Gelet op het bovenstaande acht de rechtbank niet wettig en overtuigend bewezen dat verdachte de hem ten laste gelegde feiten heeft begaan en zal zij hem dan ook van deze feiten vrijspreken.

Benadeelde partij

De volgende personen hebben zich als benadeelde partij in het strafproces gevoegd met een vordering tot schadevergoeding:
1. [slachtoffer 1] , tot een bedrag van € 15.375,00 ter vergoeding van materiële schade en
€ 20.000,00 ter vergoeding van immateriële schade, vermeerderd met wettelijke rente vanaf de datum waarop de schade is ontstaan;
2. [ [slachtoffer 2] , tot een bedrag van € 20.000,00 ter vergoeding van immateriële schade,vermeerderd met wettelijke rente vanaf de datum waarop de schade is ontstaan.
Standpunt van de officier van justitie
De officier van justitie heeft zich op het standpunt gesteld dat de vorderingen de benadeelde partijen integraal kunnen worden toegewezen, met oplegging van de schadevergoedingsmaatregel.
Standpunt van de verdediging
De raadsman heeft zich, gelet op de door hem bepleite integrale vrijspraak, op het standpunt gesteld dat de benadeelde partijen niet ontvankelijk dienen te worden verklaard in de vorderingen.
Oordeel van de rechtbank
De rechtbank acht de feiten niet bewezen waaruit de schade zou zijn ontstaan.

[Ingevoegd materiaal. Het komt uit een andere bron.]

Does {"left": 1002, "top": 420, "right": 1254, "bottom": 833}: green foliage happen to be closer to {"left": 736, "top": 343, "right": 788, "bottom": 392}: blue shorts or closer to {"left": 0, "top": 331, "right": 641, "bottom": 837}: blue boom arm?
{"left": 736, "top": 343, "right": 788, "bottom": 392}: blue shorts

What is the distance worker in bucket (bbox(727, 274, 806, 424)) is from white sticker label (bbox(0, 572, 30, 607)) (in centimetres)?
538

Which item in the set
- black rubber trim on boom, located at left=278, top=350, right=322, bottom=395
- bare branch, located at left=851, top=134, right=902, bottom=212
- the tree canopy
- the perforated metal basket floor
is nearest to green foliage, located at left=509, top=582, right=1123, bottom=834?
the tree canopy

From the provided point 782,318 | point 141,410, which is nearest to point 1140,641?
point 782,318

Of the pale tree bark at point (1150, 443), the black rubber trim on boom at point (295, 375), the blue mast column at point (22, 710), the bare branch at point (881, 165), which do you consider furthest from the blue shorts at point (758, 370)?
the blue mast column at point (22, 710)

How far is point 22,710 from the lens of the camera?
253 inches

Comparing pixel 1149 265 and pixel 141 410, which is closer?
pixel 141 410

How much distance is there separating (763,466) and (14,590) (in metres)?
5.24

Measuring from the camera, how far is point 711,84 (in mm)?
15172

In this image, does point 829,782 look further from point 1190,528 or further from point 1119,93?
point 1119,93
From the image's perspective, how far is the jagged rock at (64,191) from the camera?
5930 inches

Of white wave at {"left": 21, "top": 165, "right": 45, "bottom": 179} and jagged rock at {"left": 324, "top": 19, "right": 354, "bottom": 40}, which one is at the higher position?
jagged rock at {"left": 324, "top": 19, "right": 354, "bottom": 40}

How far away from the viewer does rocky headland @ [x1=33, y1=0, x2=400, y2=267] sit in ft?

De benadeelde partijen zullen daarom niet ontvankelijk worden verklaard in de vorderingen.

Uitspraak

De rechtbank

Verklaart niet bewezen hetgeen verdachte onder 1, 2 en 3 ten laste is gelegd en spreekt verdachte daarvan vrij.
Ten aanzien van 18/306304, feit 1 en 2:
Verklaart de vordering van [slachtoffer 1] niet-ontvankelijk. De vordering kan slechts bij de burgerlijke rechter worden aangebracht.
Ten aanzien van 18/306304, feit 3:
Verklaart de vordering van [slachtoffer 2] niet-ontvankelijk. De vordering kan slechts bij de burgerlijke rechter worden aangebracht.
Dit vonnis is gewezen door mr. O.J. Bosker, voorzitter, mr. M.J.B. Holsink en mr. J. Faber, rechters, bijgestaan door mr. L. van der Weide, griffier, en uitgesproken ter openbare terechtzitting van deze rechtbank op 17 februari 2023.
Mrs. Holsink en Faber zijn buiten staat dit vonnis mede te ondertekenen.